# American couple wanting to move to Germany



## Humblefish (Jul 19, 2015)

My wife & I, having previously lived in London for 3 years, would like to move to Germany. She is a data architect for a large telecom - I want to open an aquarium store. I guess what we are really wanting to do is make a new life for ourselves in Germany.

How possible is this? I know we will need to learn German, adopt to Germany ways to fully integrate into society. We are prepared to do whatever is necessary.

Any helpful tips? Any good job search engines to help get us started?

TIA


----------



## Nononymous (Jul 12, 2011)

Your wife will have an easier time of it than you - if her skills are in demand she should be able to find work, quite possibly in English. For you, opening a retail store without knowledge of the language and culture might prove to be challenging. (Assuming you don't already have EU citizenship, you'd both need residence permits. If your wife is offered an IT job that should be relatively straightforward. For you, not so straightforward.) 

Not sure how much time you've spent in Germany but a temporary stay, if your wife could get a contract gig for six or twelve months, would give you an idea of how well you'd adapt.

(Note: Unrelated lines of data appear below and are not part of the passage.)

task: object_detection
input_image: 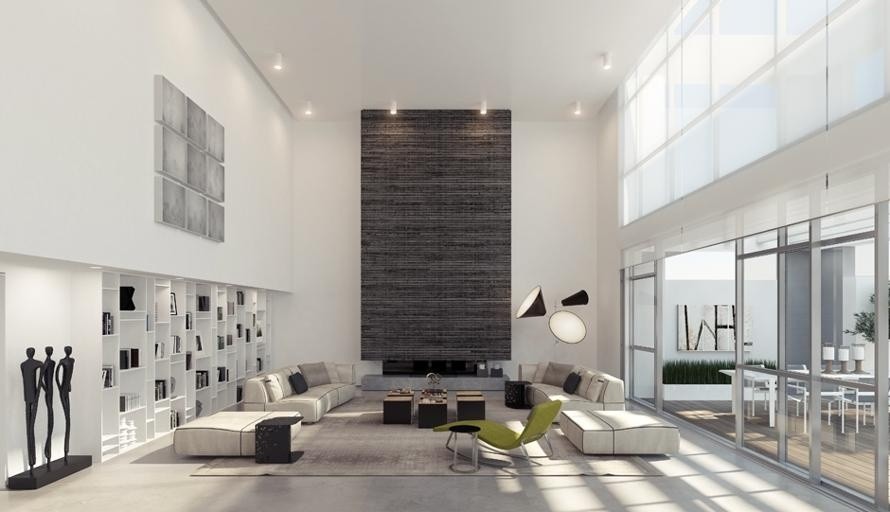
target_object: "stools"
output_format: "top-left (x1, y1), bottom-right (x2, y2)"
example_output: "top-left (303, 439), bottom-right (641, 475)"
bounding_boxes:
top-left (449, 425), bottom-right (480, 472)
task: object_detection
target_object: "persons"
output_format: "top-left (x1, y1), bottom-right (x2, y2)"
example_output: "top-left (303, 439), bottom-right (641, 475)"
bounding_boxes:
top-left (18, 347), bottom-right (44, 467)
top-left (54, 344), bottom-right (76, 456)
top-left (40, 345), bottom-right (56, 462)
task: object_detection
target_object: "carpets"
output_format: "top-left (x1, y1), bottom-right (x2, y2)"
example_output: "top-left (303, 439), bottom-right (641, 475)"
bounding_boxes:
top-left (189, 394), bottom-right (661, 475)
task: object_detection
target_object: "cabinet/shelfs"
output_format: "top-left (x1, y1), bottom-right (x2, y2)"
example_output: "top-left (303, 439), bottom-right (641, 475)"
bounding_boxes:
top-left (361, 375), bottom-right (509, 390)
top-left (101, 269), bottom-right (270, 460)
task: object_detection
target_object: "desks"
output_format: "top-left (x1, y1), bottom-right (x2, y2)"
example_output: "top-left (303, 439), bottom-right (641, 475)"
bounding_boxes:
top-left (419, 399), bottom-right (447, 428)
top-left (456, 397), bottom-right (485, 420)
top-left (383, 396), bottom-right (413, 424)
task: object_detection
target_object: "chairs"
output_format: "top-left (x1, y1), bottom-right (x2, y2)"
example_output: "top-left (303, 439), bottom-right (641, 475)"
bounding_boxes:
top-left (786, 378), bottom-right (845, 434)
top-left (786, 364), bottom-right (808, 416)
top-left (747, 365), bottom-right (778, 417)
top-left (838, 377), bottom-right (877, 435)
top-left (434, 401), bottom-right (562, 466)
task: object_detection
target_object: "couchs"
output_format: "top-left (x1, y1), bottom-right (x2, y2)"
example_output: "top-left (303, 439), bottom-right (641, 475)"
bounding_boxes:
top-left (244, 362), bottom-right (355, 424)
top-left (505, 362), bottom-right (624, 424)
top-left (174, 412), bottom-right (304, 463)
top-left (560, 410), bottom-right (679, 454)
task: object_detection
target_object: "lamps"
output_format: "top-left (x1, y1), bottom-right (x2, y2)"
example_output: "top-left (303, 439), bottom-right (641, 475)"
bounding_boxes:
top-left (549, 311), bottom-right (587, 344)
top-left (561, 290), bottom-right (587, 306)
top-left (516, 286), bottom-right (546, 319)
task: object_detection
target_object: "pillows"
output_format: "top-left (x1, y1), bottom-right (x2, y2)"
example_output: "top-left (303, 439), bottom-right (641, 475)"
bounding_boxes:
top-left (564, 372), bottom-right (581, 394)
top-left (289, 371), bottom-right (307, 394)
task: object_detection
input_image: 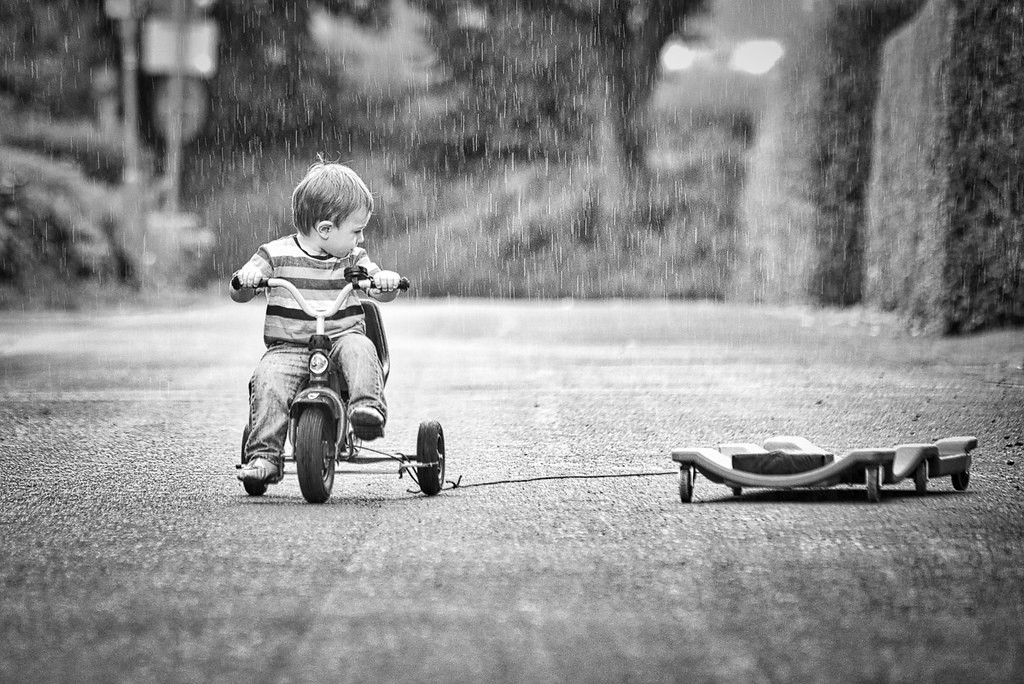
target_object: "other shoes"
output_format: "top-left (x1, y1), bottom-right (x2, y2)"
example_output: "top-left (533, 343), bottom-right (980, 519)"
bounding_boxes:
top-left (350, 407), bottom-right (386, 441)
top-left (239, 456), bottom-right (280, 481)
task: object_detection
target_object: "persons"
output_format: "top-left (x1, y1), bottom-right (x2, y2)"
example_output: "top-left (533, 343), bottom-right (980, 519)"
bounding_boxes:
top-left (229, 162), bottom-right (401, 482)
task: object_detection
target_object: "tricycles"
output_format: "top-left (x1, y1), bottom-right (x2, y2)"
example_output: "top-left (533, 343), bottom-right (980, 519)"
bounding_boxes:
top-left (230, 264), bottom-right (446, 506)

Just use the regular job boards: Monster, StepStone, LinkedIn. Use the .de extension where needed.


----------



## Humblefish (Jul 19, 2015)

Nononymous, thank you for the response. While we lived in London we visited Berlin, Freiburg (twice) and also explored the Black Forest a bit. So, nothing extensive but we did get our feet wet. While I realize it was just week long trips, we were always impressed by the beauty, culture, cleanliness of Germany. It just resonated with us.

My wife has started applying for jobs in Germany, mostly Berlin. We also have purchased software to begin learning German. We're eager to just get an opportunity and make the most of it.


----------



## ALKB (Jan 20, 2012)

Humblefish said:


> My wife & I, having previously lived in London for 3 years, would like to move to Germany. She is a data architect for a large telecom - I want to open an aquarium store. I guess what we are really wanting to do is make a new life for ourselves in Germany.
> 
> How possible is this? I know we will need to learn German, adopt to Germany ways to fully integrate into society. We are prepared to do whatever is necessary.
> 
> ...


Your situation would depend on what kind of job offer your wife gets.

If she gets a job offer that satisfies the requirements for a BlueCard, you as her dependent would have instant unrestricted access to the job market and you would both have an accelerated route to settlement (indefinite residence permit).

If she is sponsored for a regular work permit, you would not automatically be allowed to work in Germany for the first three years but you could apply for a work permit in your own right if you find a sponsor or could apply for the self-employment permit. I don't see why the authorities should kick up a fuss since you would already be living in Germany.

Apart from the job sites, you can also look through the adverts in the big newspapers. 

For Berlin that would be:

Jobbörse StepStone: Jobs und Stellenangebote

and:

Stellenmarkt Tagesspiegel


----------



## Humblefish (Jul 19, 2015)

Thank you ALKB for the information. I will put it to good use. We resume job hunting again this weekend.


----------